Senadores aliados do governo tentaram, no STF, barrar Renan na relatoria da CPI. E isto indica que o senador alagoano é deveras temido pelo Planalto. Muito se comentou acerca de um relatório produzido pelo governo que, para antecipar sua defesa, destacou ações e omissões que nem mesmo se tinha aventado na CPI, e o pior foi este relatório ter vazado. Mas, para quem acompanha a cena política, lê os jornais e revistas e, ainda que panoramicamente, frequente as redes sociais, Bolsonaro, seus ministros, seus filhos e aliados políticos já produziram material fartamente registrado sobre praticamente todas as falas, entrevistas, lives e ações, desde março de 2020 até agora.
O ponto alto em toda a CPI é, sem dúvida, tirante o relatório final, as sessões com depoimentos aos parlamentares. E, neste caso, os parlamentares, dotados de retórica política, submetem os depoentes a um ambiente de tensão, enorme exposição e saraivada de perguntas e argumentações que podem produzir peças explosivas. Deem um microfone ao ex-ministro da Saúde Luiz Henrique Mandetta, médico e político; e, depois, ao ex-ministro da Saúde Eduardo Pazuello. Submetam os dois à pressão. Já conseguem imaginar o resultado? Coloquem cientistas e pesquisadores como, por exemplo, Natalia Pasternak, Atila Iamarino, Margareth Dalcolmo e Miguel Nicolelis de um lado e, do outro, Ernesto Araújo, Paulo Guedes, Carla Zambelli e Flavio Bolsonaro. É por isso que muito se afirma que todos sabem como começa uma CPI, mas nunca se sabe como ela termina.

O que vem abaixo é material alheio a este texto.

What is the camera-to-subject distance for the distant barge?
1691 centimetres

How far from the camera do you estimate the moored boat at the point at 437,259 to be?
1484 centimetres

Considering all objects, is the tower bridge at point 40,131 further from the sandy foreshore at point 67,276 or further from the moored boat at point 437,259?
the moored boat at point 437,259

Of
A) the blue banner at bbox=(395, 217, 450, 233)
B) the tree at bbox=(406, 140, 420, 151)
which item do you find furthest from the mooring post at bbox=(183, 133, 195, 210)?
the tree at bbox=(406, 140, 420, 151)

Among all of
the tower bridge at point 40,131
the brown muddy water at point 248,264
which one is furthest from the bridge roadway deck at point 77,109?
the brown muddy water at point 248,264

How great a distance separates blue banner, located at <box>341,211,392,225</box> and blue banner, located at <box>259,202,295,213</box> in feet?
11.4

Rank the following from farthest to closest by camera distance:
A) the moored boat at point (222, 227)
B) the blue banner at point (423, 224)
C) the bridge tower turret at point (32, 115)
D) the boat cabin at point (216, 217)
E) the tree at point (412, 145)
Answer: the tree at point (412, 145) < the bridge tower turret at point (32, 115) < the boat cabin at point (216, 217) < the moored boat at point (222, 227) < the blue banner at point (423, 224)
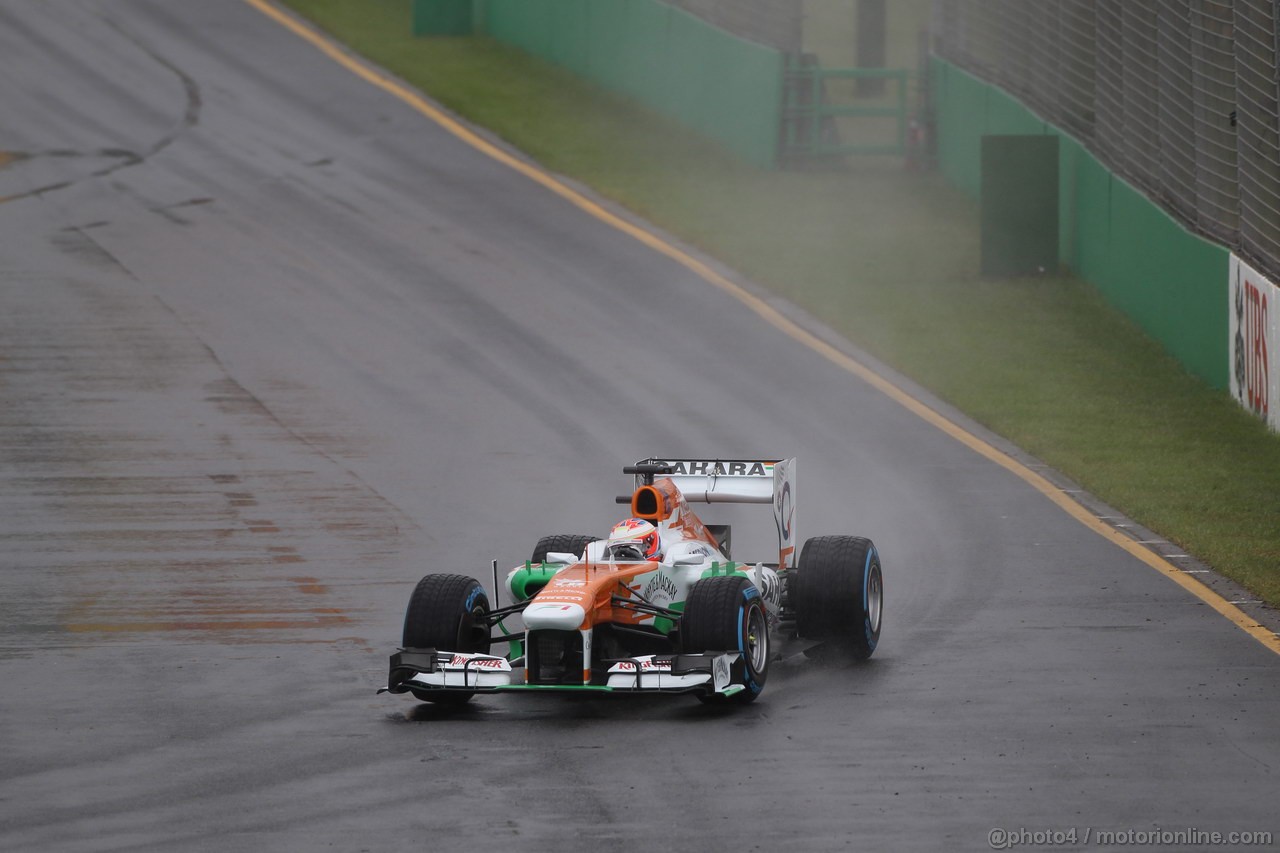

O presidente Bolsonaro e o seu governo serão desgastados ao longo deste processo de investigação. O resultado, por enquanto, será difícil de prever; todavia, numa perspectiva de construção de cenários futuros, nenhum deles é favorável para o bolsonarismo. Acuado, Bolsonaro continua a atacar, ameaçar e menosprezar a CPI, chamando-a de “carnaval fora de época”. Felizmente para o governo, não é carnaval e, por conta disso, não há o povo nas ruas. Dialeticamente, a pandemia que fragiliza o governo também o protege de protestos massivos.
Rodrigo Augusto Prando, graduado em Ciências Sociais, mestre e doutor em Sociologia, é professor e pesquisador da Universidade Presbiteriana Mackenzie.